- _What this task involves_
Write out all entries word for word.

(A block of data)
-- start --

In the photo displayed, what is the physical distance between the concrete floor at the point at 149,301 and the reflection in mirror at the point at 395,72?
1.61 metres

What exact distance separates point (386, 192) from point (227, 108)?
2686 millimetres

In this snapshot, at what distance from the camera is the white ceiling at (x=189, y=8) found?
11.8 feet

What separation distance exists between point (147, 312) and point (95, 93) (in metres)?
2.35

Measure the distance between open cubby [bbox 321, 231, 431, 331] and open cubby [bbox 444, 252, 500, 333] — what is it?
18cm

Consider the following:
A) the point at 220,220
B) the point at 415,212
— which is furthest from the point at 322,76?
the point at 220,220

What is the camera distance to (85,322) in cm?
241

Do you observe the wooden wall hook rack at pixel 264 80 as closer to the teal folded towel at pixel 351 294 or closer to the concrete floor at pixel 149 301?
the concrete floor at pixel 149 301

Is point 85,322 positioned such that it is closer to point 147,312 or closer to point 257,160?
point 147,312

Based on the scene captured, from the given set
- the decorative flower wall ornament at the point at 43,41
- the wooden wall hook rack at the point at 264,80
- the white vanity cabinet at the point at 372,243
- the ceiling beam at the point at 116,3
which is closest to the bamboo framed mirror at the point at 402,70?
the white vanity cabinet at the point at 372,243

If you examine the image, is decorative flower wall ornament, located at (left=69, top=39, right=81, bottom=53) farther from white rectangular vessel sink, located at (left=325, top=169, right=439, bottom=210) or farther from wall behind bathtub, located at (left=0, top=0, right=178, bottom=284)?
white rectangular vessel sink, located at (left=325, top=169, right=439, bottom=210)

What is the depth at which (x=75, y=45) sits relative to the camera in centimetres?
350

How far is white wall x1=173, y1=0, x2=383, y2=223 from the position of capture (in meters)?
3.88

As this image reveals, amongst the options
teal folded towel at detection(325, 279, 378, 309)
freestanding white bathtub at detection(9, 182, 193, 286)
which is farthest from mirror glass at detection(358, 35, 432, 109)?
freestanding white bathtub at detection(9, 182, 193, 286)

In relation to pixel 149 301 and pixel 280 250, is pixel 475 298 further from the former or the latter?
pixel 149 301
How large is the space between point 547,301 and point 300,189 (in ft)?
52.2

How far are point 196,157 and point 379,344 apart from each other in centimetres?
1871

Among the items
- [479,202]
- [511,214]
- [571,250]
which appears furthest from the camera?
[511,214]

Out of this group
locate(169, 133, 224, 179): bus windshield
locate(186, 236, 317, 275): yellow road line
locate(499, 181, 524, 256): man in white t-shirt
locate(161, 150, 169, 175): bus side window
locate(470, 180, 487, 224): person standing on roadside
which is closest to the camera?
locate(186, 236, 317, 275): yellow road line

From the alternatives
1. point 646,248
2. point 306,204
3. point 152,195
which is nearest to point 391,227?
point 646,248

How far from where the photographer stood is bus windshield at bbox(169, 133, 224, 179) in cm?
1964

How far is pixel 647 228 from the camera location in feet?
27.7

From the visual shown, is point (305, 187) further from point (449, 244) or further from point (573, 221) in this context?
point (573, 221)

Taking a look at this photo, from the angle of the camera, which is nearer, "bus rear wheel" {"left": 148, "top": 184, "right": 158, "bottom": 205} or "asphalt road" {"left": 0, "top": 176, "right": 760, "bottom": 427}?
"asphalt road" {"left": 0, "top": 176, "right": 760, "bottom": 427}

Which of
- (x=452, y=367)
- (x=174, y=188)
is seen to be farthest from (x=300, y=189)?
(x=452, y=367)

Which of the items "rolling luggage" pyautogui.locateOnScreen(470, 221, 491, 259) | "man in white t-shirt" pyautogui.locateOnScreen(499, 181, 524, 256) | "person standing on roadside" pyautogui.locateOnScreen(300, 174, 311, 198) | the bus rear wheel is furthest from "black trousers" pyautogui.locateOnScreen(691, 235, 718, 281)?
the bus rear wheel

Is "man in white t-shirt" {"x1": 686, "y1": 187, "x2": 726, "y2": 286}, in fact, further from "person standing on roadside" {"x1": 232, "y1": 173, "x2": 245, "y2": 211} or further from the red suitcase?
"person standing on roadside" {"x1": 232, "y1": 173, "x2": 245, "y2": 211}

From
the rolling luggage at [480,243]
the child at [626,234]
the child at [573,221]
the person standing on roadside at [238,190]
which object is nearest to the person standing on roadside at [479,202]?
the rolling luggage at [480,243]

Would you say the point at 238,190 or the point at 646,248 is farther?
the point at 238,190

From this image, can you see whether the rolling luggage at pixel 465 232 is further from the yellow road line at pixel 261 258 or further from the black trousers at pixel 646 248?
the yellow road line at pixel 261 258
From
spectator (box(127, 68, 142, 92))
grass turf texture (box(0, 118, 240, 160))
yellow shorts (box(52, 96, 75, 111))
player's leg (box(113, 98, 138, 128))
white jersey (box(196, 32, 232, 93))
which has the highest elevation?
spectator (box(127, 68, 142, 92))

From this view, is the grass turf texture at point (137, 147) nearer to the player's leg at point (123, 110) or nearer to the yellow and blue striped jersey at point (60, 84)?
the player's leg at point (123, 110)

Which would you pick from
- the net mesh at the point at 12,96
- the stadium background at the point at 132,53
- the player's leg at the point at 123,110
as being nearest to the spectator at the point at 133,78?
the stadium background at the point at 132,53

-- end --

- _Exercise response_
In the photo displayed, what is the physical distance between the concrete floor at the point at 149,301 and the reflection in mirror at the point at 395,72?
1.61 metres

What exact distance separates point (386, 192) from point (227, 108)?
2686 millimetres

In this snapshot, at what distance from the camera is the white ceiling at (x=189, y=8) found?
11.8 feet

What separation distance exists between point (147, 312) and point (95, 93) (in metres)?
2.35

Measure the distance between open cubby [bbox 321, 231, 431, 331] and open cubby [bbox 444, 252, 500, 333] — what is it?
18cm

Consider the following:
A) the point at 220,220
B) the point at 415,212
— which is furthest from the point at 322,76?
the point at 220,220

What is the camera distance to (85,322) in cm?
241

Do you observe the wooden wall hook rack at pixel 264 80 as closer to the teal folded towel at pixel 351 294 or closer to the concrete floor at pixel 149 301?
the concrete floor at pixel 149 301

Is point 85,322 positioned such that it is closer to point 147,312 or closer to point 257,160?
point 147,312

Based on the scene captured, from the given set
- the decorative flower wall ornament at the point at 43,41
- the wooden wall hook rack at the point at 264,80
- the white vanity cabinet at the point at 372,243
- the ceiling beam at the point at 116,3
which is closest to the bamboo framed mirror at the point at 402,70?
the white vanity cabinet at the point at 372,243

If you examine the image, is decorative flower wall ornament, located at (left=69, top=39, right=81, bottom=53) farther from white rectangular vessel sink, located at (left=325, top=169, right=439, bottom=210) or farther from wall behind bathtub, located at (left=0, top=0, right=178, bottom=284)?
white rectangular vessel sink, located at (left=325, top=169, right=439, bottom=210)

What is the depth at which (x=75, y=45) sits relative to the camera in centimetres?
350

How far is white wall x1=173, y1=0, x2=383, y2=223 from the position of capture (in meters)?
3.88

As this image reveals, amongst the options
teal folded towel at detection(325, 279, 378, 309)
freestanding white bathtub at detection(9, 182, 193, 286)
which is farthest from mirror glass at detection(358, 35, 432, 109)?
freestanding white bathtub at detection(9, 182, 193, 286)

In relation to pixel 149 301 and pixel 280 250, is pixel 475 298 further from the former or the latter?
pixel 149 301
How large is the space between point 547,301 and point 300,189 (in ft)?
52.2

How far are point 196,157 and point 379,344 apart from each other in centimetres?
1871

Among the items
- [479,202]
- [511,214]
- [571,250]
which appears furthest from the camera?
[511,214]

Out of this group
locate(169, 133, 224, 179): bus windshield
locate(186, 236, 317, 275): yellow road line
locate(499, 181, 524, 256): man in white t-shirt
locate(161, 150, 169, 175): bus side window
locate(470, 180, 487, 224): person standing on roadside
which is closest to the camera?
locate(186, 236, 317, 275): yellow road line

From the alternatives
1. point 646,248
2. point 306,204
3. point 152,195
which is nearest to point 391,227?
point 646,248

How far from where the photographer stood is bus windshield at bbox(169, 133, 224, 179) in cm?
1964

How far is pixel 647 228 from the camera location in feet?
27.7

From the visual shown, is point (305, 187) further from point (449, 244) or further from point (573, 221) in this context?
point (573, 221)

Taking a look at this photo, from the angle of the camera, which is nearer, "bus rear wheel" {"left": 148, "top": 184, "right": 158, "bottom": 205} or "asphalt road" {"left": 0, "top": 176, "right": 760, "bottom": 427}?
"asphalt road" {"left": 0, "top": 176, "right": 760, "bottom": 427}

Which of
- (x=452, y=367)
- (x=174, y=188)
is seen to be farthest from (x=300, y=189)?
(x=452, y=367)

Which of the items "rolling luggage" pyautogui.locateOnScreen(470, 221, 491, 259) | "man in white t-shirt" pyautogui.locateOnScreen(499, 181, 524, 256) | "person standing on roadside" pyautogui.locateOnScreen(300, 174, 311, 198) | the bus rear wheel is furthest from "black trousers" pyautogui.locateOnScreen(691, 235, 718, 281)?
the bus rear wheel

Is "man in white t-shirt" {"x1": 686, "y1": 187, "x2": 726, "y2": 286}, in fact, further from "person standing on roadside" {"x1": 232, "y1": 173, "x2": 245, "y2": 211} or further from the red suitcase?
"person standing on roadside" {"x1": 232, "y1": 173, "x2": 245, "y2": 211}

From
the rolling luggage at [480,243]
the child at [626,234]
the child at [573,221]
the person standing on roadside at [238,190]
which object is nearest to the person standing on roadside at [479,202]?
the rolling luggage at [480,243]

Would you say the point at 238,190 or the point at 646,248 is farther?
the point at 238,190

From this image, can you see whether the rolling luggage at pixel 465 232 is further from the yellow road line at pixel 261 258 or further from the black trousers at pixel 646 248?
the yellow road line at pixel 261 258
From
spectator (box(127, 68, 142, 92))
grass turf texture (box(0, 118, 240, 160))
yellow shorts (box(52, 96, 75, 111))
player's leg (box(113, 98, 138, 128))
white jersey (box(196, 32, 232, 93))
which has the highest elevation?
spectator (box(127, 68, 142, 92))

From this view, is the grass turf texture at point (137, 147) nearer to the player's leg at point (123, 110) or nearer to the yellow and blue striped jersey at point (60, 84)?
the player's leg at point (123, 110)

Which would you pick from
- the net mesh at the point at 12,96
- the stadium background at the point at 132,53
- the player's leg at the point at 123,110
as being nearest to the spectator at the point at 133,78?
the stadium background at the point at 132,53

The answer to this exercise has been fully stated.